- _EXERCISE 1_
In the passage on the CGT small business concessions, which subsection of the ITAA 1997 does the Commissioner rely on to allow the extension of time beyond two years?
- _EXERCISE 2_
Carry on the passage on the CGT small business concessions from the point after its final listed basic condition.

>> START DOCUMENT PASSAGE

The two year time limit prescribed may be extended by the Commissioner in certain circumstances. In determining whether a longer period will be allowed, the Commissioner will consider a range of factors such as:

•         whether there is evidence of an acceptable explanation for the period of extension requested and whether it would be fair and equitable in the circumstances to provide such an extension;

•         whether there is any prejudice to the Commissioner if the additional time is allowed, however the mere absence of prejudice is not enough to justify the granting of an extension;

•         whether there is any unsettling of people, other than the Commissioner, or of established practices;

•         fairness to people in like positions and the wider public interest;

•         whether there is any mischief involved; and

•         the consequences of the decision.

Application to your circumstances

After taking into consideration the facts of your application, noting the delay in probate being granted and the failed property sale attempt through your first real estate agent, we accept that you reasonably attempted to sell the property within the 2 year period, therefore the Commissioner will allow an extension of time beyond two years in accordance with subsection 152-80(3) of the ITAA 1997 to XX December 20XX.

Question 2

Basic conditions

Section 152-10 of the ITAA 1997 contains the basic conditions that must be satisfied to be eligible to apply the CGT small business concessions. These conditions are:

(a)    a CGT event happens in relation to a CGT asset in an income year.

(b)    the event would (apart from this Division) have resulted in the gain.

(c)     at least one of the following applies:

(i)            you are a small business entity for the income year

(ii)           you satisfy the maximum net asset value test in section 152-15 of the ITAA 1997

(iii)          you are a partner in a partnership that is a small business entity for the income year and the CGT asset is an asset of the partnership or

(iv)          the conditions mentioned in subsection (1A) or (1B) are satisfied in relation to the CGT asset in the income year

(d)    the CGT asset satisfies the active asset test in section 152-35 of the ITAA 1997.

>> END DOCUMENT PASSAGE
>> START RECORDED INFORMATION

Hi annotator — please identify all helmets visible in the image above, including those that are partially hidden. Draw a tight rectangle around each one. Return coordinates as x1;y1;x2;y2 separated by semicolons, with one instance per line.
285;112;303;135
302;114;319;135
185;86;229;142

>> END RECORDED INFORMATION

- _TASK RESPONSE 1_
Subsection 152-80(3) of the ITAA 1997.

- _TASK RESPONSE 2_
Section 152-10(1AA) of the ITAA 1997 defines a CGT small business entity as:

•         you are a small business entity for the year; and

•         you would be a small business entity for the year as per section 328-110 of the ITAA 1997, if each reference to $10 million was a reference to $2 million.

Subsection 328-110(1) of the ITAA 1997 states that you are a small business entity if:

•         you carry on a business in the income year; and

•         one or both of the following applies:

(i) you carried on a business in the income year (the previous year) before the current year and your aggregated turnover for the previous year was less than $10 million;

(ii) your aggregated turnover for the current year is likely to be less than $10 million.

For the purpose of applying subparagraph 152-10(1)(c)(i) of the ITAA 1997, the reference to 'you' in section 328-110 of the ITAA 1997 is to the partner individually. Furthermore, subsection 328-110(6) of the ITAA 1997 states: a person who is a partner in a partnership in an income year is not, in his or her capacity as a partner, a small business entity for the income year. The individual partners of the partnership are not small business entities and therefore subparagraph 152-10(1)(c)(iii) of the ITAA 1997 requires the partnership to satisfy the small business entity test.

An asset is a partnership asset if the partners own the asset in accordance with their respective interests as specified in the partnership agreement. Partners may be eligible for the concessions if they met the following conditions:

•         the asset is the partner's interest in a partnership asset, and

•         that partnership is a small business entity.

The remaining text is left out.